───── VORLIEGENDER TEXT ─────
Dreieinhalbfacher Jahresbetrag ist maßgebend
Wird infolge der Tötung oder Körperverletzung ein Erwerbsschaden des Verletzten oder werden Unterhaltsschäden der Hinterbliebenen als Rentenansprüche geltend gemacht, so ist vom dreieinhalbfachen Jahreswert auszugehen. Die frühere Sonderregelung für den Gebührenstreitwert (§ 42 Abs. 1 GKG a.F.) ist zum 1.8.2013 ersatzlos gestrichen worden, so dass über § 48 Abs. 1 S. 1 GKG jetzt auch hier § 9 ZPO anzuwenden ist. Lediglich in Altfällen, also bei einer Auftragserteilung vor dem 1.8.2013 gilt gem. § 60 Abs. 2 RVG noch der alte höhere Wert.
───── ZU PRÜFENDE DATEN ─────
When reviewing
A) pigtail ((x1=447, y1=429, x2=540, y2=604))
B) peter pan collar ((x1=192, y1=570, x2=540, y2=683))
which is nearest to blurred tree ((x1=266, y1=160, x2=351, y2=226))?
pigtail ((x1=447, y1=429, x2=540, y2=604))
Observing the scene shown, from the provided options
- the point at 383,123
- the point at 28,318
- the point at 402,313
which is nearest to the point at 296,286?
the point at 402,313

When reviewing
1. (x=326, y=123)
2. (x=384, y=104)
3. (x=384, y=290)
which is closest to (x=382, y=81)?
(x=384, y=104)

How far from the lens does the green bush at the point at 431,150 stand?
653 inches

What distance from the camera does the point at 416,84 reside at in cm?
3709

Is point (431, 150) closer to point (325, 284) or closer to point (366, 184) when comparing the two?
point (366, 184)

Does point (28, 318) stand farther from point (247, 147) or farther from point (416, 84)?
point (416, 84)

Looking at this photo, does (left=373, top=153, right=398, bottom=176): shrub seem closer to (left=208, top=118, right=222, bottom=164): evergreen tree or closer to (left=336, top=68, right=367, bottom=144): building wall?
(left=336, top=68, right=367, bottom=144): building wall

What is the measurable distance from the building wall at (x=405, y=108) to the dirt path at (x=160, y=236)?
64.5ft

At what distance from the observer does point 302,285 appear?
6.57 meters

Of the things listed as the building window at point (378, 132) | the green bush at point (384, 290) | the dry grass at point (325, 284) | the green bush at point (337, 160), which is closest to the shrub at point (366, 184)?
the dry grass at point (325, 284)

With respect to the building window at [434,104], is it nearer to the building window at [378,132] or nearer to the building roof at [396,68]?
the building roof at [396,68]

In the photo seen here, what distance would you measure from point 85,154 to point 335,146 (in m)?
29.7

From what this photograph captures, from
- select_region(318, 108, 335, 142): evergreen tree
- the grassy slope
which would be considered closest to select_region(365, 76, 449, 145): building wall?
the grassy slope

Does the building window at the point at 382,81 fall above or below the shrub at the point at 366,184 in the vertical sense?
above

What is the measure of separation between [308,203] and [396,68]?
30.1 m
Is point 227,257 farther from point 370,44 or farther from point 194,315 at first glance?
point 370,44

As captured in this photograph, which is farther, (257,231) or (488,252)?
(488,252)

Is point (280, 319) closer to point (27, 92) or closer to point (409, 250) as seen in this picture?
─────
───── ZU PRÜFENDE DATEN ─────
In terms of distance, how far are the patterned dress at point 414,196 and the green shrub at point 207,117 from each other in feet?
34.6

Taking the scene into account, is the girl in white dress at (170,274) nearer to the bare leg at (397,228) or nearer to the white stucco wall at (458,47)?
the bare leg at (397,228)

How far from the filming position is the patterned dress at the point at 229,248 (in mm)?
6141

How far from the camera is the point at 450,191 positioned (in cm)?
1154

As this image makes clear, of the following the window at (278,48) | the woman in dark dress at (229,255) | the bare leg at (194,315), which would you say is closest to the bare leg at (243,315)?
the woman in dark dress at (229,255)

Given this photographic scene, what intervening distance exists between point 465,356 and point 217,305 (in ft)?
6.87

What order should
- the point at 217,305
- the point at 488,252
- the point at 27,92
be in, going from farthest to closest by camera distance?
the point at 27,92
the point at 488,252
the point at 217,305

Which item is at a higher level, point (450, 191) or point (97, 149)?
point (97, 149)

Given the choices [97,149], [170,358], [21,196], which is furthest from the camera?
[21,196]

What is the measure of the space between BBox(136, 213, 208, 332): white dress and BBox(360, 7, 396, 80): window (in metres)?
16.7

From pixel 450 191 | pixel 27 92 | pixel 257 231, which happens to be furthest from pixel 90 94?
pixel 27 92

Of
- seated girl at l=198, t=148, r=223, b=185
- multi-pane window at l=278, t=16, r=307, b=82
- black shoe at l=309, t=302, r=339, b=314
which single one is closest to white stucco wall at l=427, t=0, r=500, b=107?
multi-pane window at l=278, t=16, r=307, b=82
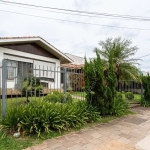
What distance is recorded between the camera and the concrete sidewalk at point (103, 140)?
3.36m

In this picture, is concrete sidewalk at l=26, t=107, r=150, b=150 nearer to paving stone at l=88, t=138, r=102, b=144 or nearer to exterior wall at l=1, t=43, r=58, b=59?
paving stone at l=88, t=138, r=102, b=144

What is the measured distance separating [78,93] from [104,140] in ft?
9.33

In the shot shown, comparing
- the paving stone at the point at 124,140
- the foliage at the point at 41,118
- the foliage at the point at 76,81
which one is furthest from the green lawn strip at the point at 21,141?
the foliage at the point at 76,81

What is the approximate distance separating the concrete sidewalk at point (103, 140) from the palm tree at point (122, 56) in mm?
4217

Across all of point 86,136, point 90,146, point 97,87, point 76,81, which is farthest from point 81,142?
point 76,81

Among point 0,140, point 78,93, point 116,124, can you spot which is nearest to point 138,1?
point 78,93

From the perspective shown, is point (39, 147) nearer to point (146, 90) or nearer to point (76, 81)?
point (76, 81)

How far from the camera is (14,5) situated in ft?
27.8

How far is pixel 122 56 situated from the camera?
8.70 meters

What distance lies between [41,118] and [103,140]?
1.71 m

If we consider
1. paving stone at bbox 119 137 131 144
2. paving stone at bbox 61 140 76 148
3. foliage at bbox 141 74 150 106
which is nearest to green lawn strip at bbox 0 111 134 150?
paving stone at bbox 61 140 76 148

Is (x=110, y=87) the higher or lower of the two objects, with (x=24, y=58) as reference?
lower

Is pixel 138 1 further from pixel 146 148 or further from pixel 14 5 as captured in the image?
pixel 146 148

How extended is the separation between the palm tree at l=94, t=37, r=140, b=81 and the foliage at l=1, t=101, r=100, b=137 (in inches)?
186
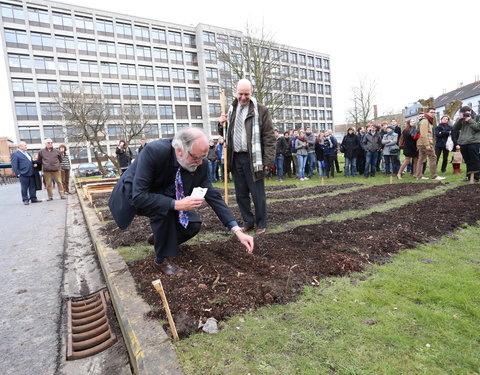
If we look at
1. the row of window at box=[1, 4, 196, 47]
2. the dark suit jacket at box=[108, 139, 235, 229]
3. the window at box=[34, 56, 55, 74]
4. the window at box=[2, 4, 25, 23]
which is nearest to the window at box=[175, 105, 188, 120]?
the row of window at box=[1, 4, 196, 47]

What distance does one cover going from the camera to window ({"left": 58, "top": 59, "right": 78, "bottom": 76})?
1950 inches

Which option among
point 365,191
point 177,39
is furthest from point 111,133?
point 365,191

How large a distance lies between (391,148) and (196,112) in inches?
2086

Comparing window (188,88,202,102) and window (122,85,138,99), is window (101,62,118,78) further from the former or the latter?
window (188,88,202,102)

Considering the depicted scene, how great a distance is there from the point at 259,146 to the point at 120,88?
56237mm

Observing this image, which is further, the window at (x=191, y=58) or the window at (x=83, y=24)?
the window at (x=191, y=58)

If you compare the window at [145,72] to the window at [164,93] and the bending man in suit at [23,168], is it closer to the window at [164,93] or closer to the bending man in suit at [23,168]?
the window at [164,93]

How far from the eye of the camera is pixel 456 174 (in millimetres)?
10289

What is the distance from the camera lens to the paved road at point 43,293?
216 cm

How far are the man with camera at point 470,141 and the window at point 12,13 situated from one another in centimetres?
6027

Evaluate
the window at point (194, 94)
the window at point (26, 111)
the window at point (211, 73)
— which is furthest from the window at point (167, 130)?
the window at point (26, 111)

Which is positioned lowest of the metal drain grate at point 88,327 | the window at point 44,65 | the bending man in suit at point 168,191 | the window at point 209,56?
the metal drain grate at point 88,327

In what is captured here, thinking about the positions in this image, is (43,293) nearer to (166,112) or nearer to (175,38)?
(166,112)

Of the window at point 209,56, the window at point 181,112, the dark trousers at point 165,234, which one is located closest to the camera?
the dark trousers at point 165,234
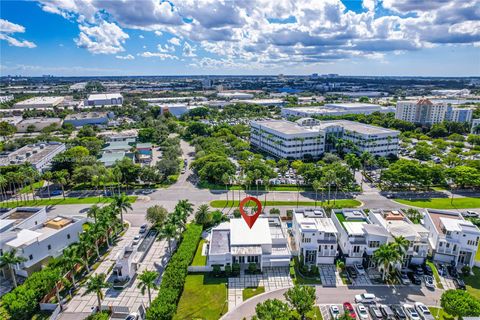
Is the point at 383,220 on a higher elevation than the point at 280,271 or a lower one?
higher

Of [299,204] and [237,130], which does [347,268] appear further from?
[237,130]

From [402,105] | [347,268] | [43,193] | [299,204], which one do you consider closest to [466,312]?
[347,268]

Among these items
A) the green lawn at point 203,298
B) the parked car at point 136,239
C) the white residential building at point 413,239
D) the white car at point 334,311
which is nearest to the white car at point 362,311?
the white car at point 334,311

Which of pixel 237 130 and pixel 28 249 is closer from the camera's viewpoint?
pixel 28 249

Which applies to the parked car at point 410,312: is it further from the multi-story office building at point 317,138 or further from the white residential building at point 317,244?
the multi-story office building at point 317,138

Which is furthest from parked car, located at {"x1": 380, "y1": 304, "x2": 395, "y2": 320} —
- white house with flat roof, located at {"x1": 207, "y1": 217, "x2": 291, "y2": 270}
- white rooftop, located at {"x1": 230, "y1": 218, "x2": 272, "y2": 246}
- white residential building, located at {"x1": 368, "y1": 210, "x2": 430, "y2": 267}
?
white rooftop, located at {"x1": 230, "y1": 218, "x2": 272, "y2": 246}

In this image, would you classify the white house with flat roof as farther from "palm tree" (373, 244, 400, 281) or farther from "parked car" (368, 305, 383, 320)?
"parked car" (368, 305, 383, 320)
─────
───── ZU PRÜFENDE DATEN ─────
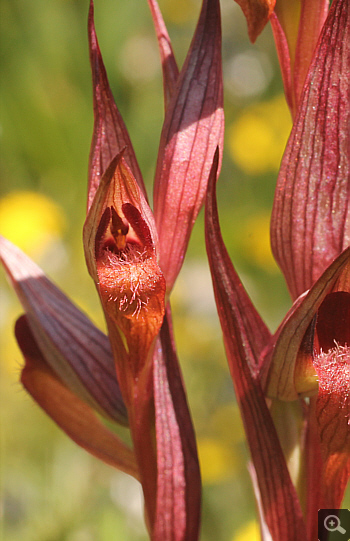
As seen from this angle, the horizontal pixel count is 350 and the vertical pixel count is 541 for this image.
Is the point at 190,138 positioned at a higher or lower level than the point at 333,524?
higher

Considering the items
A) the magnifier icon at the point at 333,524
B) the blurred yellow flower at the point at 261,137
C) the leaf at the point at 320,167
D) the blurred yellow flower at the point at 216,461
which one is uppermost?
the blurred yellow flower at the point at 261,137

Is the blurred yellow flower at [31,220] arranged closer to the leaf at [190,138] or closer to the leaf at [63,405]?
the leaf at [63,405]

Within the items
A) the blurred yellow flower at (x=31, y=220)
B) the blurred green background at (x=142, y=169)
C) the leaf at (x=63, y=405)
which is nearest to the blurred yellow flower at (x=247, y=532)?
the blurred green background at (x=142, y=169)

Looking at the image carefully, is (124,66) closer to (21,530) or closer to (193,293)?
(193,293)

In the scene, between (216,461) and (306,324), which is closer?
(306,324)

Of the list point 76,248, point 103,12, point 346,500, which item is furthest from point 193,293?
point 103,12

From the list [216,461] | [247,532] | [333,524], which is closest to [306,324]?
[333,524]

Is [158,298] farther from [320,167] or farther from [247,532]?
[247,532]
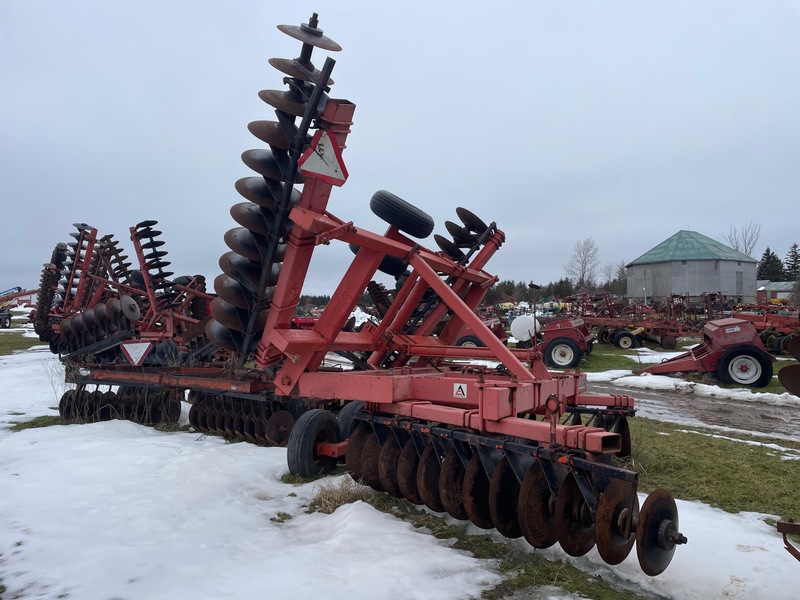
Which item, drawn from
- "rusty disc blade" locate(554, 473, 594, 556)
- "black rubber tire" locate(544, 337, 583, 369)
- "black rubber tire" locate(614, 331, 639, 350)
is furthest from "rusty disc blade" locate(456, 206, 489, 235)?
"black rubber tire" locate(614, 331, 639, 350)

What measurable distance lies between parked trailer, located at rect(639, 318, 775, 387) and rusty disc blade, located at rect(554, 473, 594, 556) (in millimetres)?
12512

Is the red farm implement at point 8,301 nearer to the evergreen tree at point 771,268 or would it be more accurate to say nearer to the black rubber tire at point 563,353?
─────
> **AUFGABE A**
Welche Gesetzesvorschriften werden im Text zum Streitwert bei Rentenansprüchen genannt?
> **AUFGABE B**
Drucken Sie den Abschnitt aus dem Text zum Streitwert bei Rentenansprüchen ab, beginnend bei „Dreieinhalbfacher Jahresbetrag ist“ und endend bei „alte höhere Wert.“.

> **ANTWORTFELD A**
- § 42 Abs. 1 GKG a.F.
- § 48 Abs. 1 S. 1 GKG
- § 9 ZPO
- § 60 Abs. 2 RVG

> **ANTWORTFELD B**
Dreieinhalbfacher Jahresbetrag ist maßgebend
Wird infolge der Tötung oder Körperverletzung ein Erwerbsschaden des Verletzten oder werden Unterhaltsschäden der Hinterbliebenen als Rentenansprüche geltend gemacht, so ist vom dreieinhalbfachen Jahreswert auszugehen. Die frühere Sonderregelung für den Gebührenstreitwert (§ 42 Abs. 1 GKG a.F.) ist zum 1.8.2013 ersatzlos gestrichen worden, so dass über § 48 Abs. 1 S. 1 GKG jetzt auch hier § 9 ZPO anzuwenden ist. Lediglich in Altfällen, also bei einer Auftragserteilung vor dem 1.8.2013 gilt gem. § 60 Abs. 2 RVG noch der alte höhere Wert.